Met wetenschap heeft het, zoveel mag inmiddels duidelijk zijn, allemaal niets te maken. Wetenschap draait om het vergaren van kennis, objectief en systematisch; met ontwikkeling, met voor anderen controleerbaar onderzoek, met voortbouwen op eerder onderzoek. Binnen de literatuurwetenschap heerst geen vooruitgang of objectiviteit. Er zijn hooguit smaakverschillen, die met een wankele wetenschappelijke omlijsting zo academisch mogelijk en daardoor ook vaak tergend zoutloos de wereld in worden geslingerd.

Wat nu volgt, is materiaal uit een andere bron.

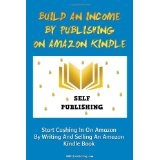 Build An Income By Publishing On Amazon Kindle: Learn How To Self Publish Your Book On Amazon Kindle And Make Money Online As A Published Author (Paperback)By K M S Publishing.com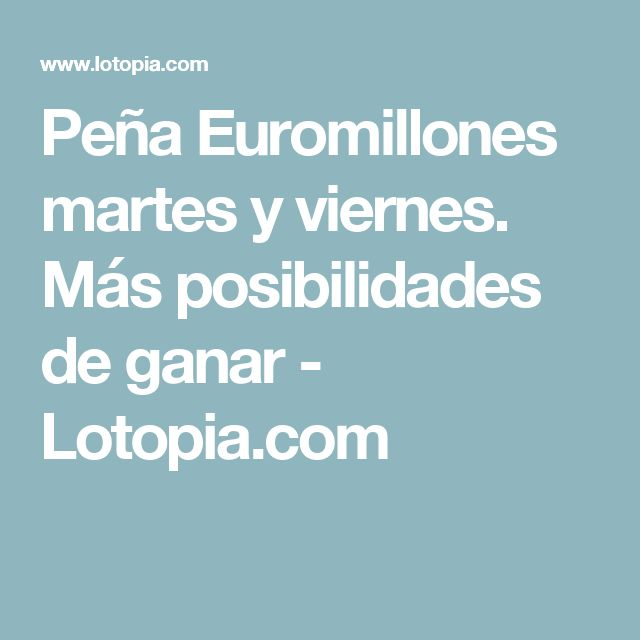 Peña Euromillones martes y viernes. Más posibilidades de ganar - Lotopia.com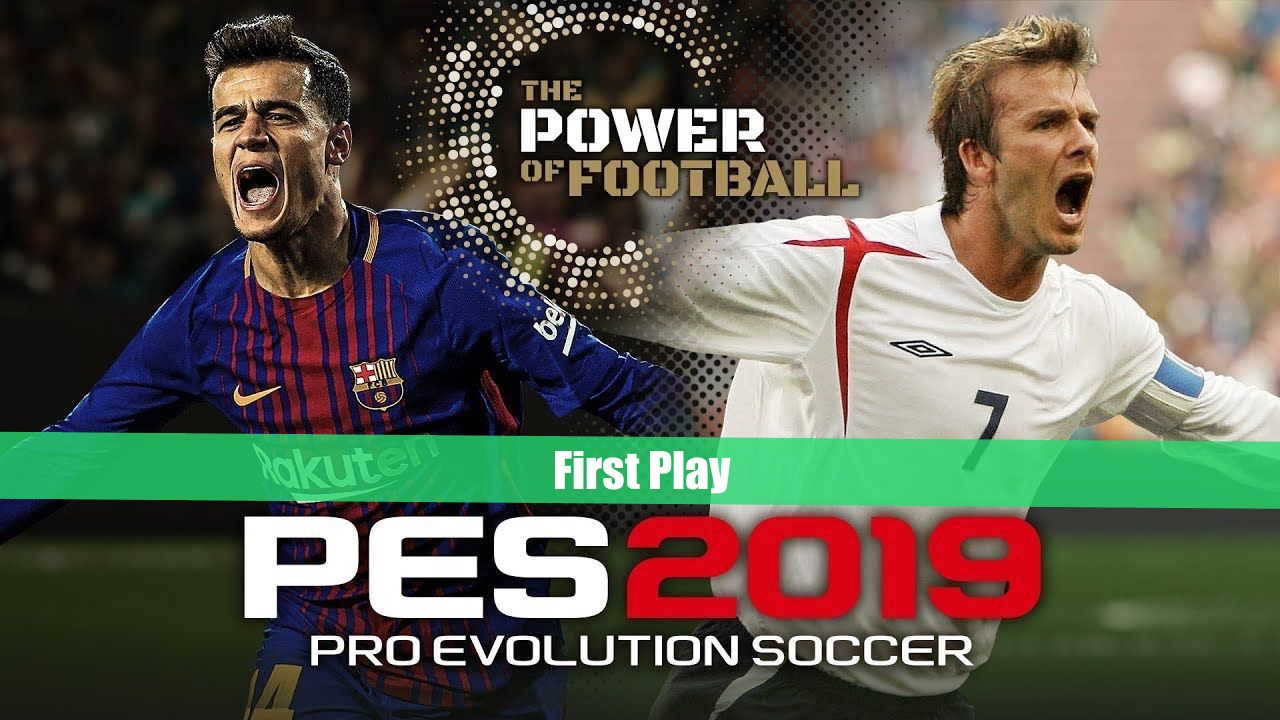 PES 2019 Demo | First Play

Binnen de literatuurwetenschap heerst geen vooruitgang of objectiviteit
Bedenk alleen al hoeveel verschillends er binnen de universiteitsmuren van literatuur verwacht wordt: de ene hoogleraar behandelt uitsluitend werken met maatschappelijke bespiegelingen – de roman als veredeld journalistiek voertuig – terwijl anderen juist zweren bij stijlvernieuwing, of een zo onvervalst mogelij-
ke weergave van de tijdsgeest (een term die sowieso verboden mag worden).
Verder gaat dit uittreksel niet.